The objective of a medical negligence claim is to obtain compensation that puts the claimant in as close to the position that they would have been in had the negligence never happened. Often, the Claimant also wants to make sure that what has happened to them never happens to anyone else and therefore medical negligence claims also aim to educate the NHS Trust and by extension their staff to prevent future failings. In theory, therefore from the Trust’s point of view, the less the Trust gets wrong, the less they pay out in compensation and the more money there is in future to fund the treatment side of the NHS.

Missing the Point

Unfortunately, some Trusts appear to be missing this point.
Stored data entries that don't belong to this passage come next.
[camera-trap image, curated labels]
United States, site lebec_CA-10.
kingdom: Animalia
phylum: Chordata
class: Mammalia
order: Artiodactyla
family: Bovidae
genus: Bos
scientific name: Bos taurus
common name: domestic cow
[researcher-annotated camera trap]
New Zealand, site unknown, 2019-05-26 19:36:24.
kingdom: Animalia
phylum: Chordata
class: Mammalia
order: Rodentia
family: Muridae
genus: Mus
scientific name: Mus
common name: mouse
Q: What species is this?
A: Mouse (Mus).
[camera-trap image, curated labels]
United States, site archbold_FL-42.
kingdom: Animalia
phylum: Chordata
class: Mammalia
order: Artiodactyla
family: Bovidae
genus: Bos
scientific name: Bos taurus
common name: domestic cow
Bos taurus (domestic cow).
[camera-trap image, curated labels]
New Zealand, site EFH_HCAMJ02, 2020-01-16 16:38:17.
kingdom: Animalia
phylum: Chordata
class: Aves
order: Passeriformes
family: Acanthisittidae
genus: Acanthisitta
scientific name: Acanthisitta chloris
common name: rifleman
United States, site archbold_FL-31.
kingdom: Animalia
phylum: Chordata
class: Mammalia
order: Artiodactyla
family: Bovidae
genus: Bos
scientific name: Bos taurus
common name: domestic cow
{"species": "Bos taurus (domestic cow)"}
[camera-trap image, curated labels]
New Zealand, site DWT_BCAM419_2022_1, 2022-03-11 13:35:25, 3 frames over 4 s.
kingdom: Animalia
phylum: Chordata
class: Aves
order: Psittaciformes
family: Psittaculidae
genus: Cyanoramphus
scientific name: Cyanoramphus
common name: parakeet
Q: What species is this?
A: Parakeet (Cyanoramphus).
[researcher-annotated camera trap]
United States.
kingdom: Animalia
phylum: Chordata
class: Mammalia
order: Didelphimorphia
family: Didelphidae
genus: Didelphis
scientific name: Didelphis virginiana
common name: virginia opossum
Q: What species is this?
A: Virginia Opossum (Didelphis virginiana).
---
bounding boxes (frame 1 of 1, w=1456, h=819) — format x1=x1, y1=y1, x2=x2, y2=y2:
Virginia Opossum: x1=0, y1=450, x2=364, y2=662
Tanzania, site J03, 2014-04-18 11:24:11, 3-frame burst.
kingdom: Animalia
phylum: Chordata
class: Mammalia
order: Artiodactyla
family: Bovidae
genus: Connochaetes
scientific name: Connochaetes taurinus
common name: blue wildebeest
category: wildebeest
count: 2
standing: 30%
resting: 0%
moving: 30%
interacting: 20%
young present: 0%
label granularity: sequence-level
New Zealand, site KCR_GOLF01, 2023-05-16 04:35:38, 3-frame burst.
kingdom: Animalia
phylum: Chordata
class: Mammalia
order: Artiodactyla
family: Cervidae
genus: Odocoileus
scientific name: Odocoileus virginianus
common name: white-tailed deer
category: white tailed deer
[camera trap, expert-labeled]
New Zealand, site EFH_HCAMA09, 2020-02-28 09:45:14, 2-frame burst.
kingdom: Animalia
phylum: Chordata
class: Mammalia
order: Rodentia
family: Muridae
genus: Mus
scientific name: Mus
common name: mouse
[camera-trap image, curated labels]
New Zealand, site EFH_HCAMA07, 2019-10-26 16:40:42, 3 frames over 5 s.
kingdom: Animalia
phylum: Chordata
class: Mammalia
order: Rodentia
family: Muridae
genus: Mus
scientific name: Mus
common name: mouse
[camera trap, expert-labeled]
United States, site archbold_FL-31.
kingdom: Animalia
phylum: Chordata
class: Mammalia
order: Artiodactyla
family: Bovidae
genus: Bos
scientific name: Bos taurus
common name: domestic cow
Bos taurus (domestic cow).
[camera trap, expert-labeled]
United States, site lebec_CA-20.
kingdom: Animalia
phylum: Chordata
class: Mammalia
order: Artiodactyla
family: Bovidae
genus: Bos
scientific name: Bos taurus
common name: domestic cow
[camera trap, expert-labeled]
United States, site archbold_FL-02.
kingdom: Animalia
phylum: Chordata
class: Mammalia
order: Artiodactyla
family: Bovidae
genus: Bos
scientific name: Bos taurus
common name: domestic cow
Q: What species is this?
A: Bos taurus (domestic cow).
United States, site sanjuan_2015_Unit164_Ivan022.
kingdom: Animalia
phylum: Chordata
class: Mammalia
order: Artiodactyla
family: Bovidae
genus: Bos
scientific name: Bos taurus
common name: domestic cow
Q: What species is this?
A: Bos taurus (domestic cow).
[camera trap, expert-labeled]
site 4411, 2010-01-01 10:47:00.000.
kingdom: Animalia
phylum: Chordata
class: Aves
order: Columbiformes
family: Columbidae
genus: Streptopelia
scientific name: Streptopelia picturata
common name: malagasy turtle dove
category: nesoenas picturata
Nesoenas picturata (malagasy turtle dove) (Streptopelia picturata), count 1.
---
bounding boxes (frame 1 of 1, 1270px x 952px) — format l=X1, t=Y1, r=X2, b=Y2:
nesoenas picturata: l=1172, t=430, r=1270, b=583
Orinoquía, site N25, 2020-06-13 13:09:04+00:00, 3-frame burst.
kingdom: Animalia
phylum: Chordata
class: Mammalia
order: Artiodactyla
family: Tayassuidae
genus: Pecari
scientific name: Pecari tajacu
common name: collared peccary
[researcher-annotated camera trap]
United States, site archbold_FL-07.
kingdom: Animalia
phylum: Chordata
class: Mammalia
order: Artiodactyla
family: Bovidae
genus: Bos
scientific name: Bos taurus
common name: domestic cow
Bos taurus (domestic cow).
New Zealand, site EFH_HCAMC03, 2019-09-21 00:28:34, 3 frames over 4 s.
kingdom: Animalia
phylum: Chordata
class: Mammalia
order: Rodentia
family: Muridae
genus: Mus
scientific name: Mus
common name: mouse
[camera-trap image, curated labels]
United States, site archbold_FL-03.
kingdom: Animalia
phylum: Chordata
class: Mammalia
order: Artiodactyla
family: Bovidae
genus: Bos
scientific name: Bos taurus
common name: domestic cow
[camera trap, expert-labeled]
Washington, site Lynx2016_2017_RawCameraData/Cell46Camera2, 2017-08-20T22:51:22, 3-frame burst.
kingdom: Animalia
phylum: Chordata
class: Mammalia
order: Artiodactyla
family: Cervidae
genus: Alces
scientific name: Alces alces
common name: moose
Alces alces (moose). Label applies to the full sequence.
Take for example the circumstances that led to the conviction of Ian Paterson. Paterson was a breast surgeon who has recently been jailed for 15 years for carrying out countless unnecessary cancer operations that has left hundreds of patients physically and emotionally scarred. Paterson had been suspended by managers at Sutton Coldfield’s Good Hope Hospital before being employed by Solihull Hospital. Whilst a Director at the Heart of England Trust which manages the hospitals was alerted to Paterson’s history which included an investigation by the Royal College of Surgeons who ordered Paterson to undertake a period of supervised practice, he was reportedly still recruited to clear a backlog of surgery.

It came to light during the trial that subsequently, complaints were made to the Heart of England Trust over a number of years by patients who were concerned about the treatment they had received from Paterson. Rather than investing resources to investigate these complaints and take necessary action however, the Trust reportedly swept the problems under the rug and adopted a reported mantra of “good news to true news”.

An Important Lesson

Whilst it would have cost the Trust money to investigate the complaints and take appropriate action, had they done this, they would have saved millions of pounds as well as the pain and suffering of hundreds of patients. Instead, so far, 256 patients have been awarded nearly £10 million in compensation by the Trust in respect of Paterson’s failings. This is in addition to the thousands of pounds that would have been spent to carry out each unnecessary operation by Paterson.

It is not untrue that the NHS is under a lot of pressure to meet targets and that recruiting more staff will help meet these. It is also not untrue that the NHS runs on a limited budget; however, these aims should not be met at the expense of patient safety.

The majority of medical negligence claims are brought following one off failings; however, where a Trust becomes aware that there are possible systematic failings which are leading to claims, then they need to shake the attitude of dealing with claims as and when they arise and instead invest the time and resources to stubbing the problem out at the source before it escalates. It would save them a lot of money in the long run.